It is well known that $\mathbb{C}$ and $\mathbb{C}_p$ are "algebraically" isomorphic (that is, ignoring the topology), but an isomorphism depends on the axiom of choice and there is no canonical way to relate and archimedean and a p-adic valuation. Still, doing so for all $p$ you have a field where you have an archimedean valuation, and can be equipped with a $p$-adic valuation for each $p$ which makes it complete, extending the archimedean and $p$-adic valuations of $\mathbb{Q}$ (or a finite extension thereof).

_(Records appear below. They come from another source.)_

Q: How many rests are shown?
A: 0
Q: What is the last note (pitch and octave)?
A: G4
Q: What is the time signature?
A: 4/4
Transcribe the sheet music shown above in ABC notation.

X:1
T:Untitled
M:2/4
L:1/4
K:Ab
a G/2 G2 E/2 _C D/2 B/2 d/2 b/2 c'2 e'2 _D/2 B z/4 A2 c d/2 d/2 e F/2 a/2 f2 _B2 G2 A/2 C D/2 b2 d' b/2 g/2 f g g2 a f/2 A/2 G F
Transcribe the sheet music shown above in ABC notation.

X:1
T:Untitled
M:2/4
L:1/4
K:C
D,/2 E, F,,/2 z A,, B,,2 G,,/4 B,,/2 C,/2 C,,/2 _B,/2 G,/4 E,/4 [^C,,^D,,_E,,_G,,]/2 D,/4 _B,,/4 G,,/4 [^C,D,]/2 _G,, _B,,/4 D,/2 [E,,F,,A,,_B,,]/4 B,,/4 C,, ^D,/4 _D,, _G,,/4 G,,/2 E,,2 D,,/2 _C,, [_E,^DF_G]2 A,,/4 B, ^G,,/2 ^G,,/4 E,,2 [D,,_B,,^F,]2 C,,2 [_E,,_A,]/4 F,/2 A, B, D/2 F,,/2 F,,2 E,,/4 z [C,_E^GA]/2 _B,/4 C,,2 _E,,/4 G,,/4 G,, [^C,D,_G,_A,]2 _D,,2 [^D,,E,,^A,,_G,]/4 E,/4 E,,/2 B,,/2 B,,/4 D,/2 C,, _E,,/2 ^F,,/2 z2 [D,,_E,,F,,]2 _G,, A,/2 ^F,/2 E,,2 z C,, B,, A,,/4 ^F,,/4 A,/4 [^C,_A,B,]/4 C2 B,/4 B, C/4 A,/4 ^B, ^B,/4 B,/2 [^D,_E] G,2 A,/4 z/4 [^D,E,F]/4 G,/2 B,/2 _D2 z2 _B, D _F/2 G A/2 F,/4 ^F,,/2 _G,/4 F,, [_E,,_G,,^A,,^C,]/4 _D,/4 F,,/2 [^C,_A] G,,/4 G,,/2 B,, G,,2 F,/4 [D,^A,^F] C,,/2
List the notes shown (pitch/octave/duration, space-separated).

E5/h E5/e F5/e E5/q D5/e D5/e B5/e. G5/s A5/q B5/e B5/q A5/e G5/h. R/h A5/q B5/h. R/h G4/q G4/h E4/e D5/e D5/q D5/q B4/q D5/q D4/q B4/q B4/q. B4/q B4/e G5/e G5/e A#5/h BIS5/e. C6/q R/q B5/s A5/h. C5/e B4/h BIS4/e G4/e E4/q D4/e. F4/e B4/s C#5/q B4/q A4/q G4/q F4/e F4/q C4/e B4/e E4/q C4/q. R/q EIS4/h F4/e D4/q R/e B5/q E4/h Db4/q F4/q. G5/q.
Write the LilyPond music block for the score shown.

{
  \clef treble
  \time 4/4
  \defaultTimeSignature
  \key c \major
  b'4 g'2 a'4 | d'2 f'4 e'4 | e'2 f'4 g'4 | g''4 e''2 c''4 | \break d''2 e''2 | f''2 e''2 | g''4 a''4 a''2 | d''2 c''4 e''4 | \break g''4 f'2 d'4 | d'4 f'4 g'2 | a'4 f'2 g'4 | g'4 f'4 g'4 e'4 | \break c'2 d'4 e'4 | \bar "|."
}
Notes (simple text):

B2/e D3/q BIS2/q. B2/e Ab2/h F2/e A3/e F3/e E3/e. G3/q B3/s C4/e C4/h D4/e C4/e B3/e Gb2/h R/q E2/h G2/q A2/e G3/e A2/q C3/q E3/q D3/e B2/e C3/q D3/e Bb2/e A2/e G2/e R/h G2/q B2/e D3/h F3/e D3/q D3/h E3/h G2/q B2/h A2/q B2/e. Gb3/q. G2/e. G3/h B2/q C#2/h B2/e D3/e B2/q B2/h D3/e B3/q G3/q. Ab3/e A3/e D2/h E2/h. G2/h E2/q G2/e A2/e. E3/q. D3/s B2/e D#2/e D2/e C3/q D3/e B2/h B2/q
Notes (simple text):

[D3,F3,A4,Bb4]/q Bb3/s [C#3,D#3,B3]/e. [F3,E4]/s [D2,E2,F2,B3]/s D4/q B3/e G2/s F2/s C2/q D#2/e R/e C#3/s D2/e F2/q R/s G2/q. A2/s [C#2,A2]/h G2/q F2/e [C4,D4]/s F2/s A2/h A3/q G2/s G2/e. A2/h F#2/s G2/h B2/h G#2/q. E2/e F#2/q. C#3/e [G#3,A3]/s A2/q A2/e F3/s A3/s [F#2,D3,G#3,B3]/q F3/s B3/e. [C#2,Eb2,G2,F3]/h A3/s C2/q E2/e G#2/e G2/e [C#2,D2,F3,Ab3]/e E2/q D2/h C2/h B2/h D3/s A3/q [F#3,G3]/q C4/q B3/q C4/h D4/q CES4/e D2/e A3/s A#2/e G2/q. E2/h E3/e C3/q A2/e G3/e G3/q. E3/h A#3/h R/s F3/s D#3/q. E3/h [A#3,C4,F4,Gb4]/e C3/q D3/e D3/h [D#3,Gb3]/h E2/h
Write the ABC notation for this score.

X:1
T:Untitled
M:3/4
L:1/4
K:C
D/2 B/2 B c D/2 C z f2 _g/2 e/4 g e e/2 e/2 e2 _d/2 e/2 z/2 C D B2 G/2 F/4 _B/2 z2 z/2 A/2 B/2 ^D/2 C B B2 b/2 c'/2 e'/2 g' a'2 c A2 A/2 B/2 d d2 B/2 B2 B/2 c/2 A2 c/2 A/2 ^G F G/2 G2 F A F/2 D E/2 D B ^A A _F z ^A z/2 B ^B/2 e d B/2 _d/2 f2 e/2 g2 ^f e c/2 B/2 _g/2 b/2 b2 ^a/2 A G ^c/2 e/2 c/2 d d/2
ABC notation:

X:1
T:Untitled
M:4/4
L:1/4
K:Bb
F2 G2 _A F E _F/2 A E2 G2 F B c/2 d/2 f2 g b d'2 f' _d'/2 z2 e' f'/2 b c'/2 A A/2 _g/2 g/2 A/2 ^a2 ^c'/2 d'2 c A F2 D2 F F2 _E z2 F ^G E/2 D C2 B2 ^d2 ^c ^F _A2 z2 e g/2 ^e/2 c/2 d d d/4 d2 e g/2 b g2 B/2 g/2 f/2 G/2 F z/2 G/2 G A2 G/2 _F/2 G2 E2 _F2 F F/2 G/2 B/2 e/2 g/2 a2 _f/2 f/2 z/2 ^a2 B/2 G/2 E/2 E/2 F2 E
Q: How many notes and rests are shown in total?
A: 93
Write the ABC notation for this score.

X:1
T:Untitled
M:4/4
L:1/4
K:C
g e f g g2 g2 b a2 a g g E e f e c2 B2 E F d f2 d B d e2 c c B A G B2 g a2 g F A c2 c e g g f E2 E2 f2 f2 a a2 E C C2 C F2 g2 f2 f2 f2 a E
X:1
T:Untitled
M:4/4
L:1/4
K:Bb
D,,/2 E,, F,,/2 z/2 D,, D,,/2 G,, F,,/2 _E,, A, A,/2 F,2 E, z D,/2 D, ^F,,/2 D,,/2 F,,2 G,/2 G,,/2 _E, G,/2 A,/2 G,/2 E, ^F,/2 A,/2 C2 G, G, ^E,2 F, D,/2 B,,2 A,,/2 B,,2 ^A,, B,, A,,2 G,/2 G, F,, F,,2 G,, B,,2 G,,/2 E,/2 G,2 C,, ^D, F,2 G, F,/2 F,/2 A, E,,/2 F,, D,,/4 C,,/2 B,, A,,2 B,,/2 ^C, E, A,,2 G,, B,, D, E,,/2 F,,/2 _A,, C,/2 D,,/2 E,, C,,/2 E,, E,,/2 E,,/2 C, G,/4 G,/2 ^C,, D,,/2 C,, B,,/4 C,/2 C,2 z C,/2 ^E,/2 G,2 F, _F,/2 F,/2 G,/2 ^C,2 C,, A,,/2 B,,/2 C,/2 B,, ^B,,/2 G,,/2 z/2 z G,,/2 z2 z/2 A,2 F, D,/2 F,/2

I was wondering if this can be done in order to build a field where a "product formula" for valuation holds $\prod_v |x|_v=1$, and which is complete for all valuations $|\cdot|_v$. Note that we cannot expect that $|x|_v=1$ for all $v$ except a finite set, or our field would be forced to be either an algebraic number field, either an algebraic function fields, by [Artin-Whaples, Axiomatic characterization of fields by the product formula for valuations]. But still, such a product could converge for all $x$.

I don't know if this may look like a "random question", but I was interested in understanding what are the limits in the study of statements about complex numbers via the reduction to $p$-adic equivalents, which sometimes happens in algebraic dynamics (and often can be made to work by just reducing to the dense set of algebraic numbers and using density).